Side-by-side comparison
| Parameter | SRAM | DRAM |
|---|---|---|
| Storage Element | 6-transistor bistable latch | 1 transistor + 1 capacitor |
| Refresh Required | No | Yes — every 64 ms (DDR4) |
| Access Time | <1 ns (SRAM cache) to ~10 ns (standalone) | ~60 ns (CAS latency DDR4) |
| Cell Density | Low — 6T per bit | High — 1T+1C per bit |
| Typical Capacity | KB to a few MB | GB range (DDR4: 4–64 GB) |
| Power Consumption | Low static power; no refresh power | Higher — refresh cycles consume power |
| Cost per bit | Higher (~10x DRAM) | Lower |
| Typical IC / Standard | CY7C1021 (1Mb SRAM), processor caches | DDR4 SDRAM, LPDDR5 (mobile) |
| Interface Complexity | Simple async or sync interface | Complex — requires DRAM controller, refresh timer |
| Use Case | CPU cache, register files, small buffers | Main memory, frame buffers, large data storage |
Key differences
SRAM stores a bit in a six-transistor cross-coupled inverter pair — stable as long as power is on, no refresh needed, access in under 1 ns for on-chip cache. DRAM stores a bit as charge on a femtofarad capacitor; that charge leaks in milliseconds, forcing a refresh cycle every 64 ms which temporarily blocks memory access. SRAM cells are 6x larger, making GB-scale SRAM economically impossible. DDR5 DIMMs achieve 64 GB by exploiting 1T+1C cell density, while a 1 Mb CY7C1021 SRAM chip costs more per bit than an entire 16 GB DDR4 module.
::::::
**Exercise requirements:**
a: Using the SRAM versus DRAM comparison above, explain in one to three sentences why DRAM needs refresh cycles and SRAM does not.
b: According to the SRAM versus DRAM comparison, how many transistors does an SRAM cell use to store one bit?
c: Continue the SRAM versus DRAM comparison past its last sentence.

**The data:**
::::::
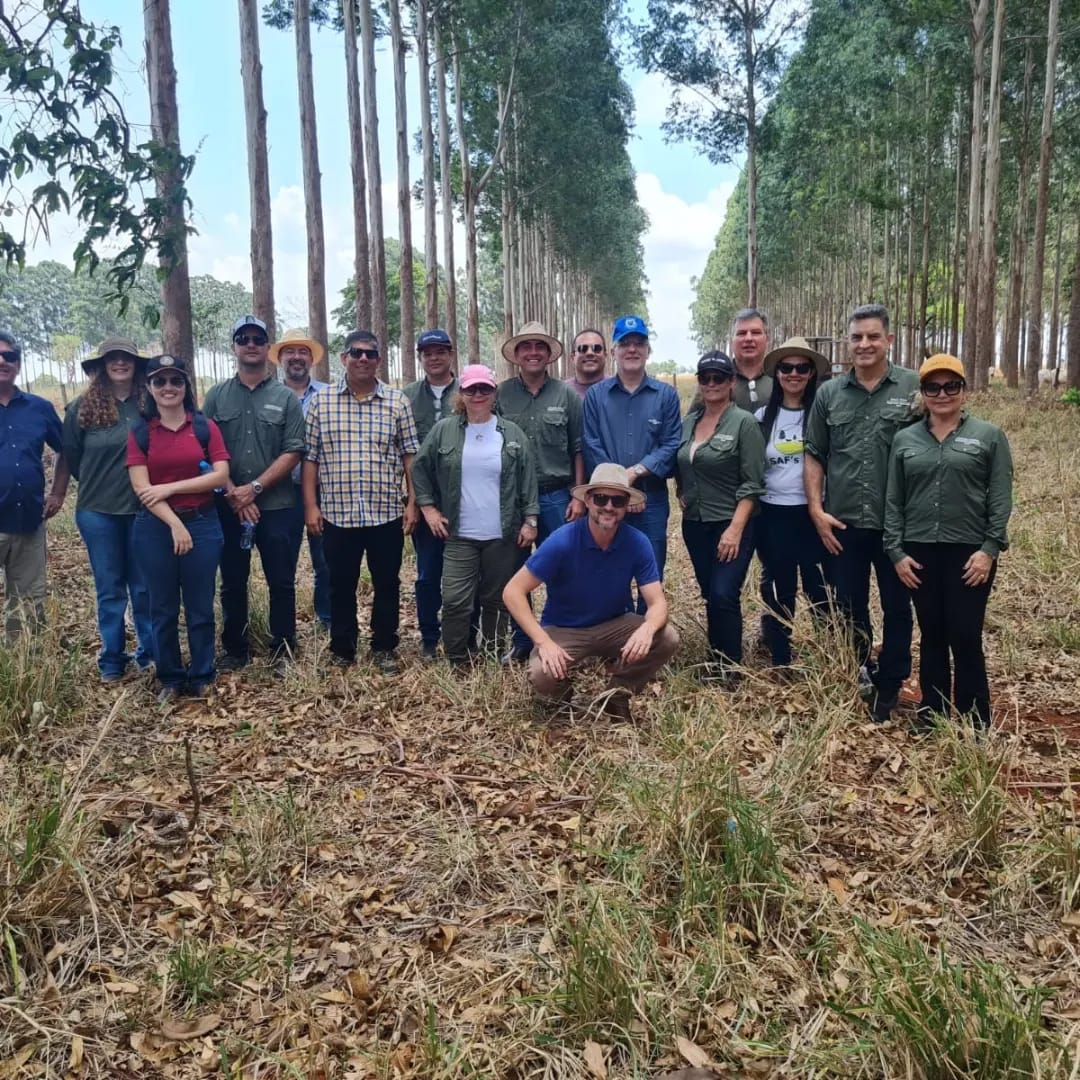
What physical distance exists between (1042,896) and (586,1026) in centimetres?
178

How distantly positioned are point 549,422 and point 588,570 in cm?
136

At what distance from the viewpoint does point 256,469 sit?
::::::
**Expected responses:**
a: DRAM stores each bit as charge on a femtofarad capacitor, and that charge leaks away within milliseconds, so the memory must be refreshed every 64 ms. SRAM holds each bit in a six-transistor cross-coupled inverter pair that stays stable as long as power is on, so it needs no refresh.

b: Six transistors.

c:
When to use SRAM
Use SRAM (CY7C1021 or on-chip cache) when access time under 10 ns and zero refresh overhead are non-negotiable, such as look-up tables in an FPGA block RAM or the scratchpad memory in a DSP.
When to use DRAM
Use DRAM (DDR4 SDRAM) when the system requires gigabytes of storage at minimum cost and can tolerate a memory controller managing refresh, such as the main RAM in any Linux-running embedded processor.
Recommendation
For exams and placements, choose SRAM when the question involves cache design, low latency, or small capacity. Choose DRAM when capacity exceeds a few MB. Never confuse refresh (DRAM only) with power cycling — SRAM still loses data on power-off.
Exam tip: University papers test why DRAM needs refresh — answer with the leaky capacitor model, state the 64 ms refresh interval for DDR4, and mention that refresh is handled by the memory controller.
Interview tip: Interviewers at semiconductor and embedded companies ask you to compare SRAM and DRAM cell structure — draw the 6T SRAM latch and the 1T+1C DRAM cell side by side and explain the density trade-off.